Protein-packed cottage cheese is having a moment. Here, it’s used on top of toast to make a filling and nutritious, easy lunch. Toast 1-2 slices of whole grain bread and spread cottage cheese over each piece. Top each with thickly sliced tomatoes or sliced cherry tomatoes, pumpkin seeds and a drizzle of balsamic vinegar. Serve with a cup of lower-sodium canned or boxed vegetable soup.

Pesto Salmon Salad Pita

Mix canned or pouched salmon with pesto. Stuff the mixture into a split whole-grain pita filled with salad greens. Have with raw vegetables on the side.


We’ve lined up low-prep dinners to make this week. If you have a busy week or just want to spend less time cooking, double up on one (or more) of the recipes to serve as leftovers later this week. Be sure to also include the suggested side dish to keep your meal nutritiously balanced.

Tuna Macaroni Salad with Balsamic Vinaigrette by Carrie Parente

Pasta is the perfect delivery vehicle for veggies, and this dish serves them up with a Mediterranean flair. The best part: prep is only 20 minutes. If you want to make this meal heartier, double up on the tuna, veggies and dressing.

Fish Tacos with Creamy Chipotle Cabbage Slaw by Daphne Oz

A rainbow of plant foods dominate the plate in these fish tacos that are topped with sautéed veggies and slaw. You can speed up prep time by buying pre-shredded coleslaw. Meanwhile, grab an extra red pepper to make a simple black bean and red pepper salad. To make, dice red pepper and red onion and toss with rinsed and drained canned black beans and freshly squeezed lime.

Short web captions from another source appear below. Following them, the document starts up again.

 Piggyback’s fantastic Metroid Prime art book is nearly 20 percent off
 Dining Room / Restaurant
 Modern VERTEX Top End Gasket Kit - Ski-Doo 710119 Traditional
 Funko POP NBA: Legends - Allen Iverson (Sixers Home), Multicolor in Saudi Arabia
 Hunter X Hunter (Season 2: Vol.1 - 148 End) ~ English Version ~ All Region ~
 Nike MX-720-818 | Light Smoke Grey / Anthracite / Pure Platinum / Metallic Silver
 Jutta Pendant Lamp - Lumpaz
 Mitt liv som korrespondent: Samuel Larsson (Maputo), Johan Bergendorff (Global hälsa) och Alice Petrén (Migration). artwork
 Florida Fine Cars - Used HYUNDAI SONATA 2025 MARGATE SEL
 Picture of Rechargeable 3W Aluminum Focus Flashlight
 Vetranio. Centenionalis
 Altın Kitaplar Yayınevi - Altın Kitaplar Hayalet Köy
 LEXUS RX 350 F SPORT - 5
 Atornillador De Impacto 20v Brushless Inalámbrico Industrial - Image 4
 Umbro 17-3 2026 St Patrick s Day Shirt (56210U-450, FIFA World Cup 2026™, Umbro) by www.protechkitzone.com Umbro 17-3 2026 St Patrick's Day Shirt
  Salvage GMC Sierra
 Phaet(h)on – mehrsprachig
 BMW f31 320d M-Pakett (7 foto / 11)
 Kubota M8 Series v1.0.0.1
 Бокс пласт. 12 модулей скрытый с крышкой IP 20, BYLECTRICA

Honey-Hoisin Chicken Thighs with Stir-Fried Kale by Ching-He Huang

This sweet and spicy meal takes just 10 minutes to prep, and the results are more nutritious than typical Chinese takeout. If you’re not in the mood for chicken, the fuss-free marinade is also a good match for pork tenderloin. This recipe calls for stir-fried kale, but this dish would also be delicious with snap peas or bok choy. No matter which way you go, serve this meal over brown rice

Chicken Fajita Stuffed Peppers by Anna Painter

Adding black beans to the chicken in these stuffed peppers helps you eat more plant foods and boost your fiber and antioxidant intake while reducing your meat consumption. That’s a win-win.  Serve this meal over brown rice from frozen or batch cooked earlier in the week to save time. Once you cut into the cooked pepper, everything will come together to form a delicious, balanced meal.


Snacks that contain whole food sources of protein and fiber offer a winning formula that keeps you full for hours. Here are a few ideas:

  • Baby carrots dipped in protein-boosted mashed avocado. To make the dip, mash chickpeas or white beans into avocado.

  • Apple slices sprinkled with cinnamon and drizzled with tahini.

  • Frozen blueberries (thawed) with ricotta cheese.

  • Red pepper strips with goat cheese.

  • Unsweetened dried fruit and nuts or roasted chickpeas.